Is that a Nighthunter head?


----------



## CarpentryHero (Apr 14, 2011)

*Re: Move over SureFire, there is a new Beast in Town!*



bigchelis said:


> I know what it is
> 
> 
> Bright
> ...


 
Leave out a few letters and call it the CHUBB or add em all in and call it 
The CHUBB-THrower


----------



## alpg88 (Apr 14, 2011)

*Re: Move over SureFire, there is a new Beast in Town!*

looks like _NightHunter II head_, 
and pbly 75-100W hid.


----------



## bshanahan14rulz (Apr 14, 2011)

*Re: Move over SureFire, there is a new Beast in Town!*

Cool! dual-laser head! It looks just like the real Superman, but scaled down! Next thing, you're gonna say his arms and legs move or something crazy like that.

I like that neat stand you have for it too!


----------



## CKOD (Apr 14, 2011)

*Re: Move over SureFire, there is a new Beast in Town!*

Plasma rifle in the 40 watt range?


----------



## ma_sha1 (Apr 14, 2011)

*Re: Move over SureFire, there is a new Beast in Town!*

LOL, it's fun to see all the crazy guess :devil:

So the clue #1 has been revealed: I decapitated Nighthunter II from the neck up.
JB welded Mag bezel inside the neck so that the entire mag 2D become the body of this thing.

TASK REQUIREMENTS:
1/ In the forum thread, what did ma_sha1 weld inside the neck so that the whole Mag 2D became the body?
2/ Translate this sentence from the forum thread into Spanish: "I like that neat stand you have for it too!"
3/ Duplicate the forum thread word for word, starting at "## bshanahan14rulz (Apr" and ending at "for it too!".

(Source records)
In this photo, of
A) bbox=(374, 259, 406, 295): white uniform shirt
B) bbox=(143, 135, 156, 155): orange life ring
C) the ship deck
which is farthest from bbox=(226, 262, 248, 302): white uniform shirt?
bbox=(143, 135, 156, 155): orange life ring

ANSWERS FOR THIS EXERCISE:
1/ A Mag bezel, welded with JB Weld.

2/ ¡También me gusta ese soporte tan ingenioso que tienes para él!

3/
## bshanahan14rulz (Apr 14, 2011)

*Re: Move over SureFire, there is a new Beast in Town!*

Cool! dual-laser head! It looks just like the real Superman, but scaled down! Next thing, you're gonna say his arms and legs move or something crazy like that.

I like that neat stand you have for it too!